C'est vrai, il faut respecter Dieu. Mais il faut aussi s'occuper de la famille. Travailler aujourd'hui, ce n'est peut-être pas un gros péché si c'est pour sa femme et ses petits. Mauro a trouvé : il ne travaillera que le matin, espérant faire plaisir à tout le monde. Dieu doit pouvoir comprendre ça. Il suffit que Mauro pense très fort au fond de sa tête. Qu'il pense à la douleur au creux de l'estomac de l'enfant quand il pleure de faim. S'il y pense très fort, Dieu ne se fâchera pas.

Il crache dans ses mains et reprend l'outil. Le soleil commence à percer la brume mais il fait encore frais. Il faut profiter de la fraîcheur pour en faire le plus possible. On travaille mieux, plus vite.

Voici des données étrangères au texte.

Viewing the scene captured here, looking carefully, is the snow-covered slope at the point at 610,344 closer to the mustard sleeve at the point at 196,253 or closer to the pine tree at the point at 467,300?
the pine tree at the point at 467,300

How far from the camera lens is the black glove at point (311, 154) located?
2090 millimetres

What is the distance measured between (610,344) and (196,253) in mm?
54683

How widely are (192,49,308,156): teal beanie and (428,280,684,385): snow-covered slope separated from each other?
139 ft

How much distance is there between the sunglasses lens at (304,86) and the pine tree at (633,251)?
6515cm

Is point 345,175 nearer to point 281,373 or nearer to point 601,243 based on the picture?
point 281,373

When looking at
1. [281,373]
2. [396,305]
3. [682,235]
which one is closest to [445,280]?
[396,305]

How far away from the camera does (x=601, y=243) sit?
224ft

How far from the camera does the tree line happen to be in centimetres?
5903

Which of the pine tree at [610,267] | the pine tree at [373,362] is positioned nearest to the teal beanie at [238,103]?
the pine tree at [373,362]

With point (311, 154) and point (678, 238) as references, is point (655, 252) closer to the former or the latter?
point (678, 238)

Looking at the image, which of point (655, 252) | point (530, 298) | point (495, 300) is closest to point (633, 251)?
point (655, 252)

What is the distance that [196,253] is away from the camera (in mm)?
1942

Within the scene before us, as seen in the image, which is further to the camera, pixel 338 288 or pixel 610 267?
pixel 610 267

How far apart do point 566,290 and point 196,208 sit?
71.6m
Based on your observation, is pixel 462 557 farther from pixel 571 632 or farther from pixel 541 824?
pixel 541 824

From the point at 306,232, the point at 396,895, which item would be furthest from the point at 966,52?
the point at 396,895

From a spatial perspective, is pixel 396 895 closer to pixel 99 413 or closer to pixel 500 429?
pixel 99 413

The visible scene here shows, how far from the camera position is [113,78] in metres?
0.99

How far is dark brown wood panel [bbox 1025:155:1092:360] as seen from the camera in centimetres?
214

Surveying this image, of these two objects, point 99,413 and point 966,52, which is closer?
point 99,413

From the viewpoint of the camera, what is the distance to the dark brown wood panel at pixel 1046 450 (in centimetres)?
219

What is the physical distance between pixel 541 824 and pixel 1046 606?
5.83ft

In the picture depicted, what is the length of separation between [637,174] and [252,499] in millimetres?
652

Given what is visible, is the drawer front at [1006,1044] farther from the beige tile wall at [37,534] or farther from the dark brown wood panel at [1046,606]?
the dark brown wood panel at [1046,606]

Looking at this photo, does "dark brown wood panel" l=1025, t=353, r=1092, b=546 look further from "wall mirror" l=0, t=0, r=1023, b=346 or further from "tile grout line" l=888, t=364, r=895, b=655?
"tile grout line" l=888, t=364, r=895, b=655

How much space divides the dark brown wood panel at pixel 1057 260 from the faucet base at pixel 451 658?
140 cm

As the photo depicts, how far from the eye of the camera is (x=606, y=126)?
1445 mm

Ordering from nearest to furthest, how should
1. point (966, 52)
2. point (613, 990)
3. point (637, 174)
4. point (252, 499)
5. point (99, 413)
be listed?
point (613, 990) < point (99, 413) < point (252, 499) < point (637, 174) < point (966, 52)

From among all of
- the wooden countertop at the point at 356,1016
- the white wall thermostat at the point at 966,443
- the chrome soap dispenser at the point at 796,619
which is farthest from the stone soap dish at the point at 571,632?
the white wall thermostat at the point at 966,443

Quand il se redresse pour masser ses reins, il reconnaît, très loin, la silhouette d’ "Il Giornalista". En fait, il reconnaît plutôt le grand chapeau noir surmontant la cape, et le bâton de berger qui heurte le sol avec une régularité d'horloge. Depuis toujours, Eugenio de Carli est désigné par le surnom d'Il Giornalista. Retraité des chemins de fer, il est l'un des rares, avec l'institutrice et le curé, à savoir vraiment lire. Il est abonné à plusieurs journaux de Rome et de Milan. Il passe son temps à expliquer au village entier la marche des affaires. On l'arrête souvent pour lui demander des explications sur la politique, le comportement des gouvernants. On l'invite à prendre un verre pour s'enquérir des risques d'une nouvelle guerre. À force de renseigner les uns et les autres sur la marche de la planète, il a acquis une compétence universelle, une autorité indiscutée. On le consulte sur le nom d'un médecin de Cremone pour les rhumatismes, l'adresse d'une sorcière qui enlève le feu, les horaires du car pour Parme. Eugenio est devenu un oracle indispensable à la vie du village. Quand il n'a pas de réponse immédiate, il cherche et finit par trouver. On se demande comment on ferait s'il n'était pas là, et on souhaite qu'il meure le plus tard possible.

Heureusement, il n'a pas l'air disposé à mourir. Grand et large, une tignasse blanche mais encore bien drue, les moustaches lissées comme pour aller au bal, il porte beau sa retraite toute fraîche. Veuf depuis des années, il n'a pas tardé à s'attacher les services de Stefania, plus jeune que lui de quinze ans, qu'il présente comme sa gouvernante. Chacun sait que la prestation de Stefania s'étend bien au-delà des travaux domestiques. Mais Il Giornalista est trop précieux pour qu'on y trouve à redire.

De loin, il agite son bâton dans les airs. Il doit avoir une nouvelle importante à diffuser.

- Mauro, ta femme est en train d'accoucher !

C'est toujours ainsi. Il se laisse toujours surprendre. Jamais il ne parviendra à être présent dès le début. Chaque fois qu'il y a une naissance sous son toit, c'est toujours au bout du champ qu'on vient le prévenir. Il se dit qu'il mourra sur cette saloperie de terre, que c'est sa destinée.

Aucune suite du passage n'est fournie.